Brief regering : Tweede (audit)onderzoek naar de effectiviteit van de maatregelen om ov-boetes te verminderen
24 724 Studiefinanciering
23 645
Openbaar vervoer
Nr. 203
BRIEF VAN DE MINISTER VAN ONDERWIJS, CULTUUR EN WETENSCHAP
Aan de Voorzitter van de Tweede Kamer der Staten-Generaal
Den Haag, 23 mei 2022
Als studenten geen recht meer hebben op het studentenreisproduct, bijvoorbeeld omdat
zij zijn gestopt met hun studie of omdat het recht op studiefinanciering is verlopen,
moeten zij het reisproduct stopzetten bij een zogeheten ophaalautomaat. Als de student
toch reist zonder geldig reisrecht, moet DUO een ov-boete opleggen.1 Die situatie wil ik natuurlijk zoveel mogelijk voorkomen. Daarom heeft mijn departement
de afgelopen jaren verschillende maatregelen genomen om het aantal ov-boetes terug
te dringen.
Op 21 december 2017 heeft mijn ambtsvoorganger uw Kamer het rapport «Mogelijkheden
stopzetten studentenreisproduct» aangeboden.2 In de begeleidende brief bij dit rapport is een pakket met maatregelen aangekondigd.

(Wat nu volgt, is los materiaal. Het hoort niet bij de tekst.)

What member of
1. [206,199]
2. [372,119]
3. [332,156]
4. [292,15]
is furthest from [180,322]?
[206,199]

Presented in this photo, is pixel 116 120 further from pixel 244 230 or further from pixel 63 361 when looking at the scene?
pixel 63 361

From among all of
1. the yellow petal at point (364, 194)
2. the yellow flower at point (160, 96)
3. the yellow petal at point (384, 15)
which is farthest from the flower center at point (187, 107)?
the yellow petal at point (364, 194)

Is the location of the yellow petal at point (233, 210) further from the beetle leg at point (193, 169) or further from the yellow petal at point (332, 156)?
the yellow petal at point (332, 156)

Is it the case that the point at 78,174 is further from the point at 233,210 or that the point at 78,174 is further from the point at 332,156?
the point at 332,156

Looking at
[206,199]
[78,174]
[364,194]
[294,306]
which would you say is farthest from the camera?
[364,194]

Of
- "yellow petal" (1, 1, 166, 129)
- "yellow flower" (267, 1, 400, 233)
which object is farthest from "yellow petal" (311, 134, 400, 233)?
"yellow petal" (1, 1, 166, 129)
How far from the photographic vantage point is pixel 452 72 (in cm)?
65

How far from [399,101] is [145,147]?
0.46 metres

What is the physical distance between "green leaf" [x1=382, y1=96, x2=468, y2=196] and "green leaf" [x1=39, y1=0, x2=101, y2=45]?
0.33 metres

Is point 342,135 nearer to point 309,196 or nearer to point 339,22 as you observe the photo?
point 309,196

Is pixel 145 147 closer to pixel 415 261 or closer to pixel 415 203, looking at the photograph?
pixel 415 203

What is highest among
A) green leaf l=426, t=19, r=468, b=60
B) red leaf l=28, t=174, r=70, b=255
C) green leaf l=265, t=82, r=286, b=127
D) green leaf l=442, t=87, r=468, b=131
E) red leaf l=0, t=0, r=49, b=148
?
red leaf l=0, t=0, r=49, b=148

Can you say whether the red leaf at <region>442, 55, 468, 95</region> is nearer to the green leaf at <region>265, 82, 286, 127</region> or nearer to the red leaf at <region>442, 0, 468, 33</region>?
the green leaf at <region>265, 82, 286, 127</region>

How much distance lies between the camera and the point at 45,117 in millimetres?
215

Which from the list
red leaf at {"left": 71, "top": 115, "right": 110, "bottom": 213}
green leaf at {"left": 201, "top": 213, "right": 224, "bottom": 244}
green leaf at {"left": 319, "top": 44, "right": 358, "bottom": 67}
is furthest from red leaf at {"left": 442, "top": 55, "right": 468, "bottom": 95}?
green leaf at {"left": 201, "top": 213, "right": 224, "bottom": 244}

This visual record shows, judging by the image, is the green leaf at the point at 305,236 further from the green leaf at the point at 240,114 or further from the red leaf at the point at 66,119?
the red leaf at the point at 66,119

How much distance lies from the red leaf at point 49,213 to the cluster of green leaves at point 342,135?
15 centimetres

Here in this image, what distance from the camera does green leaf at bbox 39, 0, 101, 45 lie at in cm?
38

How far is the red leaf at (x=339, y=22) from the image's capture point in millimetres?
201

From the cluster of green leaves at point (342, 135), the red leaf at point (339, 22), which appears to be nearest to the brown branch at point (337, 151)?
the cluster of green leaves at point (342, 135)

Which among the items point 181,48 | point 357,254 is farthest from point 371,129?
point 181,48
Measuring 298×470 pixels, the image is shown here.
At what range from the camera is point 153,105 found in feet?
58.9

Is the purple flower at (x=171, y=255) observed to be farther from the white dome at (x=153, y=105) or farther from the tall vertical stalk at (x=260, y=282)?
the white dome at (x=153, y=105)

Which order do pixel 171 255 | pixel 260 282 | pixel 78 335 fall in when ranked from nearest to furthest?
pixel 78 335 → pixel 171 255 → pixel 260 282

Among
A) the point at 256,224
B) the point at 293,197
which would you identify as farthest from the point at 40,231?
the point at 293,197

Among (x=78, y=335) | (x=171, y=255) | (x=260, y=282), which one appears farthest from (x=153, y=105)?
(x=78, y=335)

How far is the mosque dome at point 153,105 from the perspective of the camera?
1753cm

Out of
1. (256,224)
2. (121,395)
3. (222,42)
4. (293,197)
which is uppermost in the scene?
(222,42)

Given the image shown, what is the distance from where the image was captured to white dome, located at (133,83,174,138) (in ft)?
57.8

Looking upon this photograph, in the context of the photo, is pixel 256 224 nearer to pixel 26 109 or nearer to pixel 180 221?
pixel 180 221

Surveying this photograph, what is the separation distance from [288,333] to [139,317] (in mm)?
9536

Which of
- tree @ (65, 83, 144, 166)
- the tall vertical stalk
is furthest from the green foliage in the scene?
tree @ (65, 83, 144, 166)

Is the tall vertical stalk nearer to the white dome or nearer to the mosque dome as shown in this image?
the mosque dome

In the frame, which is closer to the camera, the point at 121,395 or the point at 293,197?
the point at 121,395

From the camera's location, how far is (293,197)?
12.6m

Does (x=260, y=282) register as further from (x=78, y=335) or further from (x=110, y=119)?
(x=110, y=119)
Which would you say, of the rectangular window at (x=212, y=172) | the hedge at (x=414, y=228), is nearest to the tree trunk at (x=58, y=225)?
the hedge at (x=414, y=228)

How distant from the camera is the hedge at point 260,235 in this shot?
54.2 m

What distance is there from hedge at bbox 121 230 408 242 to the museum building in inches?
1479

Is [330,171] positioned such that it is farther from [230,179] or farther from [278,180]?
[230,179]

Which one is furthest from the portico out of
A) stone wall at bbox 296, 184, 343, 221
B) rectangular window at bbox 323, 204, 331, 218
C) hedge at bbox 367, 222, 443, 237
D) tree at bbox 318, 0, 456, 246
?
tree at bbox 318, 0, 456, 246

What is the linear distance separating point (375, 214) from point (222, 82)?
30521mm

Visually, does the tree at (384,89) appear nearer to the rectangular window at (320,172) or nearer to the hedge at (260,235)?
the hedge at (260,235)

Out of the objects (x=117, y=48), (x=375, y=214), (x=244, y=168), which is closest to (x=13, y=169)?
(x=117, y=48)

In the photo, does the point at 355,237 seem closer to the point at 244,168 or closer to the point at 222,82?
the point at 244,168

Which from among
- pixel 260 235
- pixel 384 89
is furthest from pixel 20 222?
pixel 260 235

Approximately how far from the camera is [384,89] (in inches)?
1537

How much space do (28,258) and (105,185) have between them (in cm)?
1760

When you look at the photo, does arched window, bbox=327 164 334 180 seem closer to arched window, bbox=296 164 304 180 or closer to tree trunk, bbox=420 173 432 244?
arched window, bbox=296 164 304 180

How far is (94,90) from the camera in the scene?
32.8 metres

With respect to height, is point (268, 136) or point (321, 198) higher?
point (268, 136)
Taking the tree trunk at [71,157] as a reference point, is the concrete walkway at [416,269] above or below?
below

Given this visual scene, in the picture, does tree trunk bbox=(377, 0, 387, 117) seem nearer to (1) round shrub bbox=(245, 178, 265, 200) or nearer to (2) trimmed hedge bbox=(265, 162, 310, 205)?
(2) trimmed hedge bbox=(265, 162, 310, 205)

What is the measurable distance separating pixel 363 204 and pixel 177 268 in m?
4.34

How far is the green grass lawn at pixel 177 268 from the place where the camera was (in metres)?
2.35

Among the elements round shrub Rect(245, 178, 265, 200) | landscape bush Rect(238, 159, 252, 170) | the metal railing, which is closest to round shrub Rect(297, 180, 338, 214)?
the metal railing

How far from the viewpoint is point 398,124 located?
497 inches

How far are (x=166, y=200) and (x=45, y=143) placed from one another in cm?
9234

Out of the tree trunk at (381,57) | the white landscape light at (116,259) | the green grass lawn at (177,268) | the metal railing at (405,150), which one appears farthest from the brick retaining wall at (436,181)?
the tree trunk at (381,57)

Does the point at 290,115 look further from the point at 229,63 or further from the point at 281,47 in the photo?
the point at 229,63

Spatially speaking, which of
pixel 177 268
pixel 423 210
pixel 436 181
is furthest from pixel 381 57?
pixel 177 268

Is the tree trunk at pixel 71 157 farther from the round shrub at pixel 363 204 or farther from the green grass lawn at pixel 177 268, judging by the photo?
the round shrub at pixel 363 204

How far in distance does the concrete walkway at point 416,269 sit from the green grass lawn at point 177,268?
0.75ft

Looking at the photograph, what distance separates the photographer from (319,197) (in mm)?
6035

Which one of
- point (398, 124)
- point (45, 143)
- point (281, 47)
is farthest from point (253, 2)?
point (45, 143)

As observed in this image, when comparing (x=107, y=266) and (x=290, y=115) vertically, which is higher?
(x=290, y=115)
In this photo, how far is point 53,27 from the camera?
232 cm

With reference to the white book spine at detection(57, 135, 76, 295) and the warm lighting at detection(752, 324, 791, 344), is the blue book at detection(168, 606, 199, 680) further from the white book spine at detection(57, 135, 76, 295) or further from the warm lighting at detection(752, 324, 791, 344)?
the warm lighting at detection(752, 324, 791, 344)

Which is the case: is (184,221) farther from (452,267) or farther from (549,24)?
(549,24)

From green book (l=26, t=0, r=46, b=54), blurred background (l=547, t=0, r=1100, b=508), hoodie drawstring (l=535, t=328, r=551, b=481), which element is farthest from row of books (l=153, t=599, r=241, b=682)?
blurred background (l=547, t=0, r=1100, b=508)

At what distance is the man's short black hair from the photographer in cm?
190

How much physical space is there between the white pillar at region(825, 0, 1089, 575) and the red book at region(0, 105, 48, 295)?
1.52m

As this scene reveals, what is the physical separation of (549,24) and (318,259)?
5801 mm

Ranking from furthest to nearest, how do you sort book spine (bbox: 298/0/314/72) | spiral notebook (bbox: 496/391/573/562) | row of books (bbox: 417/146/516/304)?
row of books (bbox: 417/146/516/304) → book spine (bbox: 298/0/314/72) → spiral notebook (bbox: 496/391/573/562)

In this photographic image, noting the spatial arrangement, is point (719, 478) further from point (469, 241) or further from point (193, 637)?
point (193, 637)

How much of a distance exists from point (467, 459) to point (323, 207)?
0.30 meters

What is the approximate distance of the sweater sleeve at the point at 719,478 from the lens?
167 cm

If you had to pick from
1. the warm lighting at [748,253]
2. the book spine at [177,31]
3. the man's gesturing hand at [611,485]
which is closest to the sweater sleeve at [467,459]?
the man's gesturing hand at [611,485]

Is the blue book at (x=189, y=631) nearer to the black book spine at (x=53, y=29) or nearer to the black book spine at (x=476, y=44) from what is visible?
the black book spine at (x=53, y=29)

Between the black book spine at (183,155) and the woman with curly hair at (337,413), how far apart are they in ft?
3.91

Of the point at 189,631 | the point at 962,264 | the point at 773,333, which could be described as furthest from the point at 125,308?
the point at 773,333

Het doel van de maatregelen was ervoor te zorgen dat de dalende trend in het aantal
opgelegde ov-boetes zich zou voortzetten en zou versnellen, opdat steeds minder studenten
een ov-boete krijgen.
Om de effectiviteit van de ov-boetemaatregelen in beeld te brengen, is in 2019 en
2020 een eerste (audit)onderzoek uitgevoerd. Dit rapport is op 11 juni 2020 aan uw
Kamer aangeboden.3 Zoals ik in het commissiedebat inzake de Dienst Uitvoering Onderwijs (DUO) van 7 april
2022 aankondigde, stuur ik uw Kamer hierbij het rapport van het tweede (audit)onderzoek4.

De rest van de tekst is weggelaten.